And yet, he continues, how could it be otherwise when Obama is defined by our projections, which have less to do with who he is than what he signifies?

“Our response to the Obama presidency,” Erickson observes, “has been a national psychotic break. It’s reflected in our bipolar perception that he’s at once rigid and vacillating, naïve and expedient, ubiquitous and remote, a partisan and a pushover, a subversive and a sellout — the mix-tape president of a mix-tape country assembled from bits of music that everyone heard and loved and sang in common until all we could hear instead were the other bits of the tape that we ignored the first time because they didn’t conform to whatever we loved or detested to begin with.”

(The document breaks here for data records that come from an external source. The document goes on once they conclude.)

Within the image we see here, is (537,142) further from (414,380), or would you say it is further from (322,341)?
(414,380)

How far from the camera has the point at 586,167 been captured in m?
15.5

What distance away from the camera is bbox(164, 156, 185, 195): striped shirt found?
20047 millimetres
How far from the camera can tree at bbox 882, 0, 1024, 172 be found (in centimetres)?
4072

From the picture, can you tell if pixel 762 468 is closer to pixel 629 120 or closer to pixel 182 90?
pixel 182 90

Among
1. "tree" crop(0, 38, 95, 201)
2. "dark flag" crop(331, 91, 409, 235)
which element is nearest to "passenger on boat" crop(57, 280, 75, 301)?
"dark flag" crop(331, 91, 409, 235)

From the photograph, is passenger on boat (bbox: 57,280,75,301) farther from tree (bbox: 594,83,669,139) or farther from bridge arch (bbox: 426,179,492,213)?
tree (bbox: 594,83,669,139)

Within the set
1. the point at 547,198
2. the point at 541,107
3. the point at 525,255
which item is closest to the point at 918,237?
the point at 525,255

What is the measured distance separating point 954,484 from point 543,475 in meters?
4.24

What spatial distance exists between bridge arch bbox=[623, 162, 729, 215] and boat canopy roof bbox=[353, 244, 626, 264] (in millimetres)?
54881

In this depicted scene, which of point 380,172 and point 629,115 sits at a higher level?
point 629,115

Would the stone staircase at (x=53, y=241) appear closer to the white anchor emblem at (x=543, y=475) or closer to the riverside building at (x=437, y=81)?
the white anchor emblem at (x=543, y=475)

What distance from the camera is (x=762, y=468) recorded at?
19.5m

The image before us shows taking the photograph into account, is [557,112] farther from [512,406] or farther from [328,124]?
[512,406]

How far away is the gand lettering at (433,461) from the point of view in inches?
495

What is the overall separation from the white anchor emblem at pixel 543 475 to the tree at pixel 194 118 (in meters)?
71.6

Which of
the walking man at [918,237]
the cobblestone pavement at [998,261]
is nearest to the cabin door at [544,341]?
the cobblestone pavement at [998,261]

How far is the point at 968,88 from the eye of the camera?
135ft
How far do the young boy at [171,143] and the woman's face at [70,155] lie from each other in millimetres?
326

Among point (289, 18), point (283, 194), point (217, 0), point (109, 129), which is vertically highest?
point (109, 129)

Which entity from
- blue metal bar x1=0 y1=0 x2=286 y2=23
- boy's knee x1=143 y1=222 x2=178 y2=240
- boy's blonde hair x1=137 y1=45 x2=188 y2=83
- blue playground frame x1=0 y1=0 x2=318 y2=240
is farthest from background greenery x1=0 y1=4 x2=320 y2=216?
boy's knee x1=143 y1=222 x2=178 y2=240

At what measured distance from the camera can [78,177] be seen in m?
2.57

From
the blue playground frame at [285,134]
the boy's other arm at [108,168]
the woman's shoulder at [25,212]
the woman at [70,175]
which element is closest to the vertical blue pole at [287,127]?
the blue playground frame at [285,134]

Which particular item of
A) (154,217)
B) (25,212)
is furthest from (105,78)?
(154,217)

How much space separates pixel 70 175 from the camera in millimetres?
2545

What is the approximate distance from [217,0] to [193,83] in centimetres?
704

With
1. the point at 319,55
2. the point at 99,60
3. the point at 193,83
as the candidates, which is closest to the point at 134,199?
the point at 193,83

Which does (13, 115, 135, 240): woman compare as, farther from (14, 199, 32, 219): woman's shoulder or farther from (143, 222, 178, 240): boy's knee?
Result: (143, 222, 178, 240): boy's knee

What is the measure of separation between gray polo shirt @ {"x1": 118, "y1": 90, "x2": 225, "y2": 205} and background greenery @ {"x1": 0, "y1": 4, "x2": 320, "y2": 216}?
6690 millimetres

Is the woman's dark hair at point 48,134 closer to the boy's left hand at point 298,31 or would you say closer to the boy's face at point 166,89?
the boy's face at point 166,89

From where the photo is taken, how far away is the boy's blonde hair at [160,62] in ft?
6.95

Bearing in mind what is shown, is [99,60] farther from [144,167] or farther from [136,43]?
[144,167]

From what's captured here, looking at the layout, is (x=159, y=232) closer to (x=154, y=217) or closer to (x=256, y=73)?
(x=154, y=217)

“The President as Metaphor” is personal; Erickson invokes his 84-year-old mother, who, “existing on Medicare, Social Security, an FHA reverse mortgage, and a pension from my father who, by way of a corporate middleman, worked for NASA’s space program in the 1960s and early 1970s … will hurry to her polling place to vote against Obama’s socialist agenda.”

As for himself, he acknowledges that “I’ll cancel out my mother’s vote; in pure numbers, it’s the best I can do.” But even more, he’ll “vote for faith one more time, not knowing when I’ll have the chance again.”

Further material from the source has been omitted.